Der zweite Beitrag behandelt schwerpunktmässig die Synagogenbauten, die zwischen 1824 und 1930 entstanden sind. Ausgangspunkt war der Wiener Stadttempel in der Seitenstettengasse, erbaut in den Jahren 1824 bis 1826, mit Elementen des Barock und des Revolutionsklassizismus. Auf Grund der damaligen Bauvorschriften für akatholische G‘tteshäuser musste das Gebäude hinter einer Hausfassade verborgen bleiben. Höhepunkt des historistischen Synagogenbaues in Wien war der von Ludwig von Förster errichtete „Leopoldstädter Tempel“ mit dreigegliederter Westfassade, horizontal abschliessenden Risaliten und den sich in Türmen fortsetzenden Eckpfeilern. Diese „Kathedrale“ für insgesamt 3.000 Besucher wurde an Grösse und Pracht von keinem späteren Synagogenbau in Wien übertroffen.
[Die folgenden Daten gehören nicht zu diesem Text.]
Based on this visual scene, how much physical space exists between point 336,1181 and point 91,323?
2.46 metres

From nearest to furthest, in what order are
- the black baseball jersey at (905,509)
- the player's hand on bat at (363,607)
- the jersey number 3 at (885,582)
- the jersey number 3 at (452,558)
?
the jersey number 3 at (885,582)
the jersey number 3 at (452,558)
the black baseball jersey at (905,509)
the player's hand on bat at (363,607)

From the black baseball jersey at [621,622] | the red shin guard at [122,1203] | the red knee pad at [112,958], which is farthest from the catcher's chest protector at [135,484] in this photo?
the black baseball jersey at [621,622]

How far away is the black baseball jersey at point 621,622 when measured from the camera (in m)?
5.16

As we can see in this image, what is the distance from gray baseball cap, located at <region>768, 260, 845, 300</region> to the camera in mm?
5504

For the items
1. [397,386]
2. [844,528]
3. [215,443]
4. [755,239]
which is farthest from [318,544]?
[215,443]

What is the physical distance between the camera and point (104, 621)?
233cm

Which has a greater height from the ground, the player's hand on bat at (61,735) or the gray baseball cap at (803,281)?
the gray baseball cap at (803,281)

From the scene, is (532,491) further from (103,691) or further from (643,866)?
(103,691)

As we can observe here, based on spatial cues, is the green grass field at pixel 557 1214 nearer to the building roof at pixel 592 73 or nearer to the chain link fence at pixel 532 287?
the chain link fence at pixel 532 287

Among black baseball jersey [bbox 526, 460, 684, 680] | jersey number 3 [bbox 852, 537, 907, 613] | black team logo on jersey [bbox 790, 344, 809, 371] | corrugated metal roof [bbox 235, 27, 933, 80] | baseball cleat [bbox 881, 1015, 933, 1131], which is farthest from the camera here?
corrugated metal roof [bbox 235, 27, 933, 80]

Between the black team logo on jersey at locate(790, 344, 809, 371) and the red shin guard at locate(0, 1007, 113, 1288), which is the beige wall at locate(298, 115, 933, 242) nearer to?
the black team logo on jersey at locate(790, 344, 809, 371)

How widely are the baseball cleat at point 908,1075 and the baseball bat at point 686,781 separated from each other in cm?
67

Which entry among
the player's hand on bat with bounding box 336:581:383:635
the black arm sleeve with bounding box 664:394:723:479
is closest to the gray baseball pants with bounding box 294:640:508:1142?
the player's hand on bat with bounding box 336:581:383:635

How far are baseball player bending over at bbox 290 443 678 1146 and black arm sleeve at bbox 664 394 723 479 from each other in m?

Es folgten Bauten im Stil der Neo-Renaissance, der Neo-Romanik, der Neo-Gotik und ein Gebäude im maurischen Stil. Bemerkenswert ist aber der von Hugo von Wiedenfeld errichtete „Türkische Tempel“, der im Aufbau am ehesten an ein islamisches Bethaus erinnert. Den Weg in die Moderne bahnte sich Ignaz Reiser, Höhepunkt seiner Bautätigkeit waren die Bauten am Wiener Zentralfriedhof. Den einzigen frei stehenden Tempelbau der Zwischenkriegszeit schuf Artur Gruenberger für Wien-Hietzing. Der nächste Beitrag behandelt jene Bauten der Wiener Ringstrasse, deren Bauherren dem jüdische Grossbürgertum entstammten. Erwähnt seien die Palais Epstein, Ephrussi, Schey und Todesco, allesamt im Neo-Renaissance-Stil gehalten. Ein eigener Artikel ist dem 1880 errichteten Palais Goldstein am Schottenring gewidmet, wo sich nach dem 2. Weltkrieg über Jahre hinaus der Sitz der Israelitischen Kultusgemeinde befunden hatte. Architekt war Wilhelm Stiassny, dessen Statuen über dem Haupteingang weniger an griechische, sondern an jüdische Gestalten aus der Antike erinnern.
Breiter Raum wird im Rahmen dieses Symposions auch der Innendekoration gewidmet. Emilie Bach, eng verbunden mit der Wiener Sezession und Wiener Werkstätte, profilierte sich als modernistische Trendsetter in der Textilkunst. Ein weiterer Beitrag betrachtet das farbenfrohe Interieur in Freuds Wohnung. Die schillernde, vielfarbige Kulisse in seiner Praxis bot eine geeignete Atmosphäre für Traumdeutung und psychoanalytische Behandlung. Den nachhaltigsten Einfluss auf die Wiener Wohnkultur übte Josef Frank aus. Er erschloss mit seinen Entwürfen Wege, wie man heute noch sinnvollerweise kleine, niedrige Räume mit Leben erfüllt. Vor einem weissen Hintergrund stelle man einerseits alte, vielleicht im Familienbesitz befindliche Möbelstücke auf, anderseits filigrane, teils farbenprächtige Möbelanfertigungen. Empfohlen werden Tapezierungen mit oft hellen, erfrischend wirkenden Stoffmustern, wie man sie heute wieder käuflich erwerben kann.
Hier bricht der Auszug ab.